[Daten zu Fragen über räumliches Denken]

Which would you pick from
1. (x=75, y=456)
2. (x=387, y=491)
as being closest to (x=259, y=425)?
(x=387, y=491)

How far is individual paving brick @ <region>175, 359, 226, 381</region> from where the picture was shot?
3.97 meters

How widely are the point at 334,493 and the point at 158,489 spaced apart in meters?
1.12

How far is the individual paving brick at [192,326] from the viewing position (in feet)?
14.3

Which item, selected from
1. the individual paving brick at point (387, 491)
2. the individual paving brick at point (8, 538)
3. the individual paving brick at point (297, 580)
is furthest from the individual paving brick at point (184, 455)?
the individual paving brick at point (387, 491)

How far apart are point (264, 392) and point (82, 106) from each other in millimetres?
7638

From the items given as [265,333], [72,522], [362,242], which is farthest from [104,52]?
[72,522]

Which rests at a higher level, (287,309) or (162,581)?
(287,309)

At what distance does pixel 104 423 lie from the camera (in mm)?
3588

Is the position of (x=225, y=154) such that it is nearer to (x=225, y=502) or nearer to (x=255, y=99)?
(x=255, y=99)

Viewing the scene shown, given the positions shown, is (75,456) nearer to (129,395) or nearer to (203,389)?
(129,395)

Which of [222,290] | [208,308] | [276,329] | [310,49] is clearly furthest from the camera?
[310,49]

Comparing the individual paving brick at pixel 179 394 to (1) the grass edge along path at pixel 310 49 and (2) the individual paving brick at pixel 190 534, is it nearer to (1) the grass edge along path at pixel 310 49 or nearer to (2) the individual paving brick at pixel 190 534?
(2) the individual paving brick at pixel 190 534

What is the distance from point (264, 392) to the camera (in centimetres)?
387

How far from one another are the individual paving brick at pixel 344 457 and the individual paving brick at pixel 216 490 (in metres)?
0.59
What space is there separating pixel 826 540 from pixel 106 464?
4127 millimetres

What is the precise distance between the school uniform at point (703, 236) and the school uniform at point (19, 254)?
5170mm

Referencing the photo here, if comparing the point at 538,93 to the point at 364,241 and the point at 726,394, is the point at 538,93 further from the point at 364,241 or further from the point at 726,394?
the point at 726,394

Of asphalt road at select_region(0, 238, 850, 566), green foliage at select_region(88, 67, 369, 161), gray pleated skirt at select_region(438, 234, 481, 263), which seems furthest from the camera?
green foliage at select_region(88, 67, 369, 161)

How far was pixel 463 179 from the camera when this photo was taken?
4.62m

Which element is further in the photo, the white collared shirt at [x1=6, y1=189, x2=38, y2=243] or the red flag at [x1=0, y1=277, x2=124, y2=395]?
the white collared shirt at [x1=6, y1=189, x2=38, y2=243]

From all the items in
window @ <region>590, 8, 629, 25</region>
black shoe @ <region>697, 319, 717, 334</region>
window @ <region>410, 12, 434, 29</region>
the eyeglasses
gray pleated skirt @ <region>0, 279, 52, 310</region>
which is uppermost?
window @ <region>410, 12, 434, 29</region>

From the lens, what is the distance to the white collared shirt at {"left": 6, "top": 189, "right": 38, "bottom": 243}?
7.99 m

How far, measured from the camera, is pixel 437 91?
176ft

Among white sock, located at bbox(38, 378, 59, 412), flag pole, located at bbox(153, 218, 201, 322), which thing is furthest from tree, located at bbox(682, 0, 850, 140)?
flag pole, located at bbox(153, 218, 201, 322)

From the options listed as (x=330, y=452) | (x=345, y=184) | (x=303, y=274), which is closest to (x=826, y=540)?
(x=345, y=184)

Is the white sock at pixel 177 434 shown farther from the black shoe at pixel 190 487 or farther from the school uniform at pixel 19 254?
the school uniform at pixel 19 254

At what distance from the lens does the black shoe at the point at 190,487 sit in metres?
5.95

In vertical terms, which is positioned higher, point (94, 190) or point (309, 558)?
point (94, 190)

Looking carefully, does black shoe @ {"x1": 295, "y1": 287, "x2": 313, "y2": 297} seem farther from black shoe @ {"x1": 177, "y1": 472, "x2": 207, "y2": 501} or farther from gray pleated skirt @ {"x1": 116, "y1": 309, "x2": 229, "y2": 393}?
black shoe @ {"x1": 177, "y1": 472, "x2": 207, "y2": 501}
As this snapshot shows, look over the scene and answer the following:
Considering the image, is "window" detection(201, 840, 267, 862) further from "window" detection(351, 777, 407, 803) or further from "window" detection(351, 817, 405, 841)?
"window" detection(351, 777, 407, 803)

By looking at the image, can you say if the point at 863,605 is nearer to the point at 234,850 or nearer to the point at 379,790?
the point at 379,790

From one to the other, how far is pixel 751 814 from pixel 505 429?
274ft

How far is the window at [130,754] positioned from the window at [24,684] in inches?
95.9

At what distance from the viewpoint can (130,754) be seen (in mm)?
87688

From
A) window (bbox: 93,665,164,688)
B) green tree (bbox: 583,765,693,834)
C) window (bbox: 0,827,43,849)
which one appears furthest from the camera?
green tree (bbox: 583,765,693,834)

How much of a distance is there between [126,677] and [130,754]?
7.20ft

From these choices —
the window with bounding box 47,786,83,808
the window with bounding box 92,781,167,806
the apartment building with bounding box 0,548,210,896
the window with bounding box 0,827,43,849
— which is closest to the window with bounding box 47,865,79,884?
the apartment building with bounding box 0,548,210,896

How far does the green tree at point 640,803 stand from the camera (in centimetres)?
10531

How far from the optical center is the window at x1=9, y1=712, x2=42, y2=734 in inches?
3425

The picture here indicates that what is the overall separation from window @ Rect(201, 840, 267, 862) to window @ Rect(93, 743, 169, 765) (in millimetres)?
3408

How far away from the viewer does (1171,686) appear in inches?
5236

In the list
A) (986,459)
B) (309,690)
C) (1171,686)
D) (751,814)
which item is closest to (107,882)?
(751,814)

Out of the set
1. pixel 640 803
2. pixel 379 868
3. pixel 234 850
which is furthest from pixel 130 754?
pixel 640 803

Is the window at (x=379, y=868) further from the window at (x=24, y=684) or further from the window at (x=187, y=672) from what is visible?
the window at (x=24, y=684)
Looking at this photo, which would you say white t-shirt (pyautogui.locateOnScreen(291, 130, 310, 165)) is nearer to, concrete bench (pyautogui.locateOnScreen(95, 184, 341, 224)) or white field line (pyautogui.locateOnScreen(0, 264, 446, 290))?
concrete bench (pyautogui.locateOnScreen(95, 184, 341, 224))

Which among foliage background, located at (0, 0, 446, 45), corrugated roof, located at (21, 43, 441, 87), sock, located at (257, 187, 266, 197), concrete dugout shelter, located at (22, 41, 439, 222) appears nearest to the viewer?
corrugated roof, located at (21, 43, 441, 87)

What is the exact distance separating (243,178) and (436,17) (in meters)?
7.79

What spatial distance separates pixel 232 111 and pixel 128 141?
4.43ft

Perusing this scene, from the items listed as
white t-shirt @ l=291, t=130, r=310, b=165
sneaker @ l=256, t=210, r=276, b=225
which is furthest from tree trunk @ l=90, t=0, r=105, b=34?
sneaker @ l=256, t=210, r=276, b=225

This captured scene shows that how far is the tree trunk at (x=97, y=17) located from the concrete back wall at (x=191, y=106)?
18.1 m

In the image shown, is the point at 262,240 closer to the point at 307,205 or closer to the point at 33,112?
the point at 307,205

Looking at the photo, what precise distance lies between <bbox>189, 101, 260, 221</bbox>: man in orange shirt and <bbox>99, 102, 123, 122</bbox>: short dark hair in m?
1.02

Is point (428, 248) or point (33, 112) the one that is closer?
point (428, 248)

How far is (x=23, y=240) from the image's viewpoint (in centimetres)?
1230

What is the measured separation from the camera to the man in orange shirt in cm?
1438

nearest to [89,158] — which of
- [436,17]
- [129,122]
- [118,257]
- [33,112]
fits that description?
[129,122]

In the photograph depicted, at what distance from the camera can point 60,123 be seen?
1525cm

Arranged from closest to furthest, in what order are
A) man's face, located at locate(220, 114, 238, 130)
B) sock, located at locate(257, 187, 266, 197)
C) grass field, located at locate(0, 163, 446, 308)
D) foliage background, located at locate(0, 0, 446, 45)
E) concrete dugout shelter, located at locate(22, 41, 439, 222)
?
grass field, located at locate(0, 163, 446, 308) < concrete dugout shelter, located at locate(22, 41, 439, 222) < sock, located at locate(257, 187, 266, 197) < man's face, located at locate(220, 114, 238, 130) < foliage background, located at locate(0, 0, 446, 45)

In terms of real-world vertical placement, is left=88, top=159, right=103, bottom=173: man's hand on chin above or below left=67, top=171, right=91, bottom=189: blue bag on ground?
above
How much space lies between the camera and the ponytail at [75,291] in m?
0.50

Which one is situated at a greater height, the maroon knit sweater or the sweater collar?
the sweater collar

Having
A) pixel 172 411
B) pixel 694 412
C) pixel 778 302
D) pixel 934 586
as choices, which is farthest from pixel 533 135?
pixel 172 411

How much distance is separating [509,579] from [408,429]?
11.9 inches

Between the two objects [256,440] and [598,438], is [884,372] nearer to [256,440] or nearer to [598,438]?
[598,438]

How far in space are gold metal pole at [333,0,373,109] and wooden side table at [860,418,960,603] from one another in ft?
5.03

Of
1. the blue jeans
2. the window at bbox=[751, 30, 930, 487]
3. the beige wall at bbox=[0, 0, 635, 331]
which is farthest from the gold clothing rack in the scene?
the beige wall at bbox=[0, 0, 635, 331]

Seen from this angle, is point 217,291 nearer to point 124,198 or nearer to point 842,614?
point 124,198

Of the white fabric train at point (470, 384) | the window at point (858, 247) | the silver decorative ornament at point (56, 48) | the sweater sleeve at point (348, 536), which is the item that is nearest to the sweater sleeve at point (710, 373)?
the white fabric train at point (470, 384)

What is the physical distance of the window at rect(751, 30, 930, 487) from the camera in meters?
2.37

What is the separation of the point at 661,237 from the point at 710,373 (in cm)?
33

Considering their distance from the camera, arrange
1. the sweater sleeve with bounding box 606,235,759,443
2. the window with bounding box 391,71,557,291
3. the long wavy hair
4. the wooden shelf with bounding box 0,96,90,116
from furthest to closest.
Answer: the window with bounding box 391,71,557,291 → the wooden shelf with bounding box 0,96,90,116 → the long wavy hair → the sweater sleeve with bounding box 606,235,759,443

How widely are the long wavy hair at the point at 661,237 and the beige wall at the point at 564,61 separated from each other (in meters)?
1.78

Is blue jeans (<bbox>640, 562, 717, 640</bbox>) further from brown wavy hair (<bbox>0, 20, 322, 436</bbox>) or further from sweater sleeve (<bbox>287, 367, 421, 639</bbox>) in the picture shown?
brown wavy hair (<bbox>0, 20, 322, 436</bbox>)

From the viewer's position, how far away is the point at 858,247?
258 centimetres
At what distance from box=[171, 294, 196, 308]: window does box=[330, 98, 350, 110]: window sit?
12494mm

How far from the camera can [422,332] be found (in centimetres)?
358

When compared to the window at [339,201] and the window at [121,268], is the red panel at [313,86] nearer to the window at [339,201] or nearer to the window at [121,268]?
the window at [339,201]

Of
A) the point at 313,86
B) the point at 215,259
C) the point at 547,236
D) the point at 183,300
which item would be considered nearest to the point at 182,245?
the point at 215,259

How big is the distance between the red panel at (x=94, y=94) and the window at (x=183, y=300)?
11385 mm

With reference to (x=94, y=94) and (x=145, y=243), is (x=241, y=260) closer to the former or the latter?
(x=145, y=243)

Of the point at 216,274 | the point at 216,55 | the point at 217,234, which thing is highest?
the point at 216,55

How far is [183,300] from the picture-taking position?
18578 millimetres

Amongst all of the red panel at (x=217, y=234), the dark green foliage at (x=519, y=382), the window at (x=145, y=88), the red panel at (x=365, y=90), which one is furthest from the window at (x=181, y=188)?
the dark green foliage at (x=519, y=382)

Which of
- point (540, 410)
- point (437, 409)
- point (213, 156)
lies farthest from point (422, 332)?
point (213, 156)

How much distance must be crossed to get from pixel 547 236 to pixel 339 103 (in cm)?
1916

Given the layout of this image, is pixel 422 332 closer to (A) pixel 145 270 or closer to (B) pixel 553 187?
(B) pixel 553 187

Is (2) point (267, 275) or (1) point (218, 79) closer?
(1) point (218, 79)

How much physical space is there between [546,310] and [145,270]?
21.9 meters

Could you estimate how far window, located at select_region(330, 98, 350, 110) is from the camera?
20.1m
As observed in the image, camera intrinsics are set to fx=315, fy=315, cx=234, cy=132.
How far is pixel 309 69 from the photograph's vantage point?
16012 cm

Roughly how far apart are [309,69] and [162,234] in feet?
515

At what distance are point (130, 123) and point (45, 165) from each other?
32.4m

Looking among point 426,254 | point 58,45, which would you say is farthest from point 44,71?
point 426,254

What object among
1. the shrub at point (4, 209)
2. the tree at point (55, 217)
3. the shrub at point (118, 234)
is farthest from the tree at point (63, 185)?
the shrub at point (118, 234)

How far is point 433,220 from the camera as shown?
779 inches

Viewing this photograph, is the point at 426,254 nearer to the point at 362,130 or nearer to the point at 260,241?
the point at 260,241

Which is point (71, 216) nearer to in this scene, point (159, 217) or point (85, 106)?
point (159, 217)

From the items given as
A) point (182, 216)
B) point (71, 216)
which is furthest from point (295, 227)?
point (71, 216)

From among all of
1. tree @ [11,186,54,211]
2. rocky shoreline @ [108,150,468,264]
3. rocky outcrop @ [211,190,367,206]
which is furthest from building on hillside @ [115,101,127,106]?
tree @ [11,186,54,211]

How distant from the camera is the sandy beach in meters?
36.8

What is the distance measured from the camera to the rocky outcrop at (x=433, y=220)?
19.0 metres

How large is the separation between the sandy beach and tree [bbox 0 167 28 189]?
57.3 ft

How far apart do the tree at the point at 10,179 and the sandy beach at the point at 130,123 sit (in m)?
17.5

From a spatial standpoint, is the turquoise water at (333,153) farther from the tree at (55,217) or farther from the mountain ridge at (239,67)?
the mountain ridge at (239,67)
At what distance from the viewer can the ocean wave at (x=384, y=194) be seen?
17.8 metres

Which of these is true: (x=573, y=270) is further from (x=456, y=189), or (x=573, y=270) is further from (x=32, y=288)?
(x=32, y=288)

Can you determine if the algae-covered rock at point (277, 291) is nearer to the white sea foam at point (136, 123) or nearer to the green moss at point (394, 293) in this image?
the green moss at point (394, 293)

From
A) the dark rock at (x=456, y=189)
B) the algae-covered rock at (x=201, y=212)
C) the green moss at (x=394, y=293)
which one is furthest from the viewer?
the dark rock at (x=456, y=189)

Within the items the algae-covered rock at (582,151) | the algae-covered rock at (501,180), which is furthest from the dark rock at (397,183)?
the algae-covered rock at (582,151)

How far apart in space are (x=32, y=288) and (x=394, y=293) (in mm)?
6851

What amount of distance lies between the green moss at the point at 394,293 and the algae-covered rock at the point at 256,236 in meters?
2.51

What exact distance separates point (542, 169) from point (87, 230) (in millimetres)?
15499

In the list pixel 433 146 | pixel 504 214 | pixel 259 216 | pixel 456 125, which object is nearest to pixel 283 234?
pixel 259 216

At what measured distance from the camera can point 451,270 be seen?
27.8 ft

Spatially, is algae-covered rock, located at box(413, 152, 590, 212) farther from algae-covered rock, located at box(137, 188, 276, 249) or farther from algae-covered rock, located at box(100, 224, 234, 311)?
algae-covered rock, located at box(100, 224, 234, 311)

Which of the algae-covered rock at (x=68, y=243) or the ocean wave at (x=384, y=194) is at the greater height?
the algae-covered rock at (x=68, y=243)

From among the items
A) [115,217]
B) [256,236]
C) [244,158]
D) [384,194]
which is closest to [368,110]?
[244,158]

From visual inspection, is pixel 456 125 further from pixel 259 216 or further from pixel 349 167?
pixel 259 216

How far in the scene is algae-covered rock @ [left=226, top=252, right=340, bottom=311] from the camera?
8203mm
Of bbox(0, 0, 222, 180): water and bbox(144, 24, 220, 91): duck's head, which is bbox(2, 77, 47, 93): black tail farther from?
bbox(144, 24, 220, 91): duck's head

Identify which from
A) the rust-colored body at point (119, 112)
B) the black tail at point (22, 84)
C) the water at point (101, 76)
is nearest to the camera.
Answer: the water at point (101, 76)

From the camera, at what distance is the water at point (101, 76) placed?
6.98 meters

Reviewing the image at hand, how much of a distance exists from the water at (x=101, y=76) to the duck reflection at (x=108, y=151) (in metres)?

* **DEINE AUFGABE**:
Schreib alles von der Zeile mit "In terms of" bis hinunter zur Zeile mit "11.9 inches" noch einmal ab und setz dabei "furthest" an die Stelle von "farthest". Sonst bleibt alles gleich.

* **DIE ANTWORT**:
In terms of real-world vertical placement, is left=88, top=159, right=103, bottom=173: man's hand on chin above or below left=67, top=171, right=91, bottom=189: blue bag on ground?
above
How much space lies between the camera and the ponytail at [75,291] in m?
0.50

Which one is situated at a greater height, the maroon knit sweater or the sweater collar?
the sweater collar

Having
A) pixel 172 411
B) pixel 694 412
C) pixel 778 302
D) pixel 934 586
as choices, which is furthest from pixel 533 135?
pixel 172 411

How much distance is separating [509,579] from [408,429]?
11.9 inches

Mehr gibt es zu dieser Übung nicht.